## Directions
1. In the campaign finance reform remarks, rewrite the passage from "That is what" up to and including "clearly and unambiguously.", substituting "decade" for "generation".
2. Pick up the campaign finance reform remarks after their last sentence and continue them.

The President. Thank you very much, Ann, for your work. And I want to thank all the other groups here represented for your labors. I thank Congressman Shays and Congressman Meehan for their work in the House. And I hope we'll have something important for them to do here in just a few days.

I also want to say a lot of the issues that need to be raised have obviously been clearly articulated in the Vice President's statement and by Ann, and all of us know them. But I think it's important to try to put this into some context. This problem has been building up for years. For years the cost of political campaigns have been escalating, as the cost of communicating with people through mass media has gone up and other costs have increased. And that has led to a fundraising arms race that has overwhelmed and consumed both parties and candidates all over our country.

For years there have been efforts to do something about this, bipartisan efforts. And every year of my first term, bipartisan efforts for reform were met by obstruction, opposition, and delay, and specifically died of filibuster in the United States Senate. For years there were interests and there are interests who actually benefit from the present system; we have to acknowledge that. And they like it the way it is, and they would like to keep it. They have been able, until today, to smother campaign finance reform in the shadows, away from the clear light of public evaluation.

That is what has changed this year. This year there is a highly public and increasingly clearly understood moment of truth in Washington. Today, the Members of our Senate have it within their power to strike a blow against politics as usual and a blow for a better future for America. They can pass the first significant campaign finance reform in a generation and give voters the loudest vote in the country, clearly and unambiguously.

The lines are sharply drawn, I will say that; this is much clearer than it has been in years past. Those who are fighting to preserve the status quo have made their position crystal clear. They have said they will use every procedural device they can muster in both Houses to keep this from happening. They seek to use "poison pill" amendments, proposals that would worsen the current system in the name of reform. And if all else fails, the filibuster is always there to block the majority will.

But this is also clear: The tide of reform is coming in. The one million signatures Ann mentioned is one example of that. It's not just the President who supports McCain-Feingold legislation. It's not just groups that labor here in the vineyards year-in and year-out. The public supports it. And I believe when the voting comes, a majority of the Senate will support it if they are simply allowed to vote on it. All we need now is a fair vote—yes or no, up or down, reform or the status quo. The American people are entitled to that. They are entitled to see that this legislation does not die by procedural maneuvering or "poison pill" amendments.

Data records

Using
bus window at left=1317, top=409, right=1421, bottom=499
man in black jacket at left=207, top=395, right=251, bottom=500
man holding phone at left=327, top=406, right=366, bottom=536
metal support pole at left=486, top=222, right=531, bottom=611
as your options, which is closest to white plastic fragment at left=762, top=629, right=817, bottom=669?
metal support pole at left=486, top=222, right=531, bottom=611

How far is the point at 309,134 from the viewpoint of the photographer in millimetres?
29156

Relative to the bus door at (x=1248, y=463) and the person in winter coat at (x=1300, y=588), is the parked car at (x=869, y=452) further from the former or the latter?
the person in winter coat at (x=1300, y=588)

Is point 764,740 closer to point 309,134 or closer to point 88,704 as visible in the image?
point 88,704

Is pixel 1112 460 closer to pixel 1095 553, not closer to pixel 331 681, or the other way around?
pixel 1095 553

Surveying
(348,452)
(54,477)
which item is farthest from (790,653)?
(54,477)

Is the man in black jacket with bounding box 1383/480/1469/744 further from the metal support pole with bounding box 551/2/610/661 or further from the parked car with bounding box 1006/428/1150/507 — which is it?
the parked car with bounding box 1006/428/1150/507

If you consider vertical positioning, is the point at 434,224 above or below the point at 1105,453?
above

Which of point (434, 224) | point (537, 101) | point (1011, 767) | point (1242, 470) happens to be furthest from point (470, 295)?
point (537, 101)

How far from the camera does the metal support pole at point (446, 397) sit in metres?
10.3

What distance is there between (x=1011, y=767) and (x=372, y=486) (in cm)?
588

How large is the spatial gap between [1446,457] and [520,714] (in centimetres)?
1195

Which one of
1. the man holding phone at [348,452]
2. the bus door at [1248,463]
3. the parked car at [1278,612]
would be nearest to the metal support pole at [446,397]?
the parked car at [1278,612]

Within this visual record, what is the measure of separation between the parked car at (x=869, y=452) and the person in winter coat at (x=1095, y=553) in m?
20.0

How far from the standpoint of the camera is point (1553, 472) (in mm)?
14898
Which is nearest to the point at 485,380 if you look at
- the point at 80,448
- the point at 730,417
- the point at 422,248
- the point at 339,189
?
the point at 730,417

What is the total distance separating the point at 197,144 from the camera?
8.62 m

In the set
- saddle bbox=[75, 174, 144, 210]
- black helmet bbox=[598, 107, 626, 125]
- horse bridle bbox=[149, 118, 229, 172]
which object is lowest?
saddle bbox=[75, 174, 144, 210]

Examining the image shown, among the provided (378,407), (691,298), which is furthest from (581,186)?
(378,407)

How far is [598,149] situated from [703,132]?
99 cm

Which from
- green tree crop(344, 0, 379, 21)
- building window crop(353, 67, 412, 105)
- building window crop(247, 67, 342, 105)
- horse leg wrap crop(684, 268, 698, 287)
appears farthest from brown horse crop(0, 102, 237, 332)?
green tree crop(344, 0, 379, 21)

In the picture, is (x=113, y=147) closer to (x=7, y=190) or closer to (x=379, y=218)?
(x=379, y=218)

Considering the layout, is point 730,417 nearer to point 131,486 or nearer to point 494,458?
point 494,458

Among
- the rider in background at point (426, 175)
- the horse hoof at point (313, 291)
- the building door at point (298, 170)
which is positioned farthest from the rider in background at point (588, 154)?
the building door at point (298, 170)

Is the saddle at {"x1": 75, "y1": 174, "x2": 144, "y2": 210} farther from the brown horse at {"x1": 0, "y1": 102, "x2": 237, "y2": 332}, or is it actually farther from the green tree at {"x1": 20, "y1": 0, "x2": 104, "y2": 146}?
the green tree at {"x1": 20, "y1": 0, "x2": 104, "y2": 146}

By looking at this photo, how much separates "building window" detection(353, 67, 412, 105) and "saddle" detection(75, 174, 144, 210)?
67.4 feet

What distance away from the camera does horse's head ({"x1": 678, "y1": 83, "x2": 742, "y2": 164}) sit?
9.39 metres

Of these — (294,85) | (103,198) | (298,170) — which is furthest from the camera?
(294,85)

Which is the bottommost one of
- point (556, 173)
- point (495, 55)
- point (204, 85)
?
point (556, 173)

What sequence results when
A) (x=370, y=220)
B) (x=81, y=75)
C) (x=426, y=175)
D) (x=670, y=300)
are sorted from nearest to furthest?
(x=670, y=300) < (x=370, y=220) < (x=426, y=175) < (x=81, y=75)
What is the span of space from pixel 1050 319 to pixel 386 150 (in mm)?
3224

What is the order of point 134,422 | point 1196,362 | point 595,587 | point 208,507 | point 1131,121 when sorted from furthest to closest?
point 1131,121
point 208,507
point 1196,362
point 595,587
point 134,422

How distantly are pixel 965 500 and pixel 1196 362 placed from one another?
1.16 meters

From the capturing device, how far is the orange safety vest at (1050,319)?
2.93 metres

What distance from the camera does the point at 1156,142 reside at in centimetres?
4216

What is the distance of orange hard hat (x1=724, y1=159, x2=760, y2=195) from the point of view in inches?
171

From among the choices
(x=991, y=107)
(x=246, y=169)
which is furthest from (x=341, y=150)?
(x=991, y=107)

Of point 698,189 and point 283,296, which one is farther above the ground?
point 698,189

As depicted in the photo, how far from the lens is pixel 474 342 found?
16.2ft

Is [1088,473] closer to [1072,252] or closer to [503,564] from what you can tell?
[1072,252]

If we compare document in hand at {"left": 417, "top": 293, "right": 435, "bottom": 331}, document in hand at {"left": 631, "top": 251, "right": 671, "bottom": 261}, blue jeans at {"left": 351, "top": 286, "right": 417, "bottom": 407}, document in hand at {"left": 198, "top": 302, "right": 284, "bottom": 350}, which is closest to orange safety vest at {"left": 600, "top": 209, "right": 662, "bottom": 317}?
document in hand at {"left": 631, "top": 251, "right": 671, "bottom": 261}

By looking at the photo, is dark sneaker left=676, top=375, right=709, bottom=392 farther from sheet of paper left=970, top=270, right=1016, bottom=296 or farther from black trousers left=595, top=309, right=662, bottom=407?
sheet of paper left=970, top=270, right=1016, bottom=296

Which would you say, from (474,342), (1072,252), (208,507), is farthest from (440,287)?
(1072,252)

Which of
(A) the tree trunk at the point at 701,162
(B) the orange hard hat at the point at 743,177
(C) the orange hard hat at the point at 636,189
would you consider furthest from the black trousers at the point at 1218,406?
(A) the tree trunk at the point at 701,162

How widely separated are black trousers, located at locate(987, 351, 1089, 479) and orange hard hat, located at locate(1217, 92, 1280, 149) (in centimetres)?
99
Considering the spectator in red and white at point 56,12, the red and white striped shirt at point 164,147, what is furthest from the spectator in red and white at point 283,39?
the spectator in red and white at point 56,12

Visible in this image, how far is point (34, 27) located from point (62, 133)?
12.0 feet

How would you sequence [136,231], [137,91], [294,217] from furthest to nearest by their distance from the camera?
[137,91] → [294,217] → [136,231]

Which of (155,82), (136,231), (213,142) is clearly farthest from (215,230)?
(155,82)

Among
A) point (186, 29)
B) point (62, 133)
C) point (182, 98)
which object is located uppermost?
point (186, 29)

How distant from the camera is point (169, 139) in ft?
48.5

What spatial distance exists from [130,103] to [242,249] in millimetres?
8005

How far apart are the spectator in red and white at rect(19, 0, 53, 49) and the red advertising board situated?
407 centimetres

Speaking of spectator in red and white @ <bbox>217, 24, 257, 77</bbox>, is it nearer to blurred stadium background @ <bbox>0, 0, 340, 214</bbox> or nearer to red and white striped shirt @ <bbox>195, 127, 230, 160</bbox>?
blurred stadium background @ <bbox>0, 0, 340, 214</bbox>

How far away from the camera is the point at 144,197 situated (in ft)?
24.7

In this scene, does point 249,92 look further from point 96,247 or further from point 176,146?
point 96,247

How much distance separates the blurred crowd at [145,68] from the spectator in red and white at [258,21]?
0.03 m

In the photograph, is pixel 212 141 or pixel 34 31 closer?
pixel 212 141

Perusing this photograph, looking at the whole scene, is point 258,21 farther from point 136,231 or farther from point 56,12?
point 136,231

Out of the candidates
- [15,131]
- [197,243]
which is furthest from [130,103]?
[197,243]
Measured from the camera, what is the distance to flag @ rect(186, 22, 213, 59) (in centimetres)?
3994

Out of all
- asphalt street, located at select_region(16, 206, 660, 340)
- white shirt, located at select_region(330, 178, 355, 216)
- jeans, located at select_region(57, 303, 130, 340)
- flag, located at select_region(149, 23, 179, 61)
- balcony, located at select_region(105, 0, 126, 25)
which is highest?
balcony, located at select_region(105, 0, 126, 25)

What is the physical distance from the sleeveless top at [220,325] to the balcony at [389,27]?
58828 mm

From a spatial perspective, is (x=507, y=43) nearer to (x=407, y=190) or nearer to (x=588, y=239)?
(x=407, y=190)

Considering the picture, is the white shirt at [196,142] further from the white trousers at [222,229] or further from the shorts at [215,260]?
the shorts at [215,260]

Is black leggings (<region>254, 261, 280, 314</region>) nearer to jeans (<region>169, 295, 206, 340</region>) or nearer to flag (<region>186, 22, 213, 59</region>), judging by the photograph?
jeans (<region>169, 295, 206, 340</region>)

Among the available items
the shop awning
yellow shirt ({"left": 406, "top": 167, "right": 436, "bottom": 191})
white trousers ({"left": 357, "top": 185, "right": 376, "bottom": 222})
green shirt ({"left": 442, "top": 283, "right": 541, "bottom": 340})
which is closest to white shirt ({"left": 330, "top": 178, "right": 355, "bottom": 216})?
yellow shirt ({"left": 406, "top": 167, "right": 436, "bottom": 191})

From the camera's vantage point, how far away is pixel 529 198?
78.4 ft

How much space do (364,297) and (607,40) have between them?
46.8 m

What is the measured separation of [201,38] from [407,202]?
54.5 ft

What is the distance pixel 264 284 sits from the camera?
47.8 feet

## Responses by task
1.
That is what has changed this year. This year there is a highly public and increasingly clearly understood moment of truth in Washington. Today, the Members of our Senate have it within their power to strike a blow against politics as usual and a blow for a better future for America. They can pass the first significant campaign finance reform in a decade and give voters the loudest vote in the country, clearly and unambiguously.

2.
The choice is plain. A vote for the filibuster is a vote to keep the soft money system. A vote for the filibuster is a vote for less disclosure, for weaker enforcement, for back door campaign spending by so-called independent groups. A vote for the filibuster is a vote to kill bipartisan campaign finance reform. And I hope and believe that will be a vote that will be difficult to explain to the American people.

I know some Senators favor provisions that aren't in this bill. This legislation is a principled compromise. Those of us who support spending limits and free television time had to agree to drop those to get a bill. And I think they're very important, and it killed me to have to drop those. I hated it. But this bill is better than having no reform. So everybody has had to give up something to get this bill in a position where people of both parties in good conscience could vote on it and where we had a chance to pass it. So for those who complain about that, they're not alone. Those of us who favor even stronger and more sweeping legislation had to give up something, as well.

There are many other worthy ideas being advanced, and that's all to the good. But the irreducible fact is, only McCain-Feingold, and its counterpart legislation in the House sponsored by Congressmen Shays and Meehan, is a vehicle which can move us forward. That is the bottom line, and the one that I hope we can convince the United States Senate to embrace. We need to put aside partisanship, reject pressure, and join in an effort to find common ground here. And the Senate has got to take the lead.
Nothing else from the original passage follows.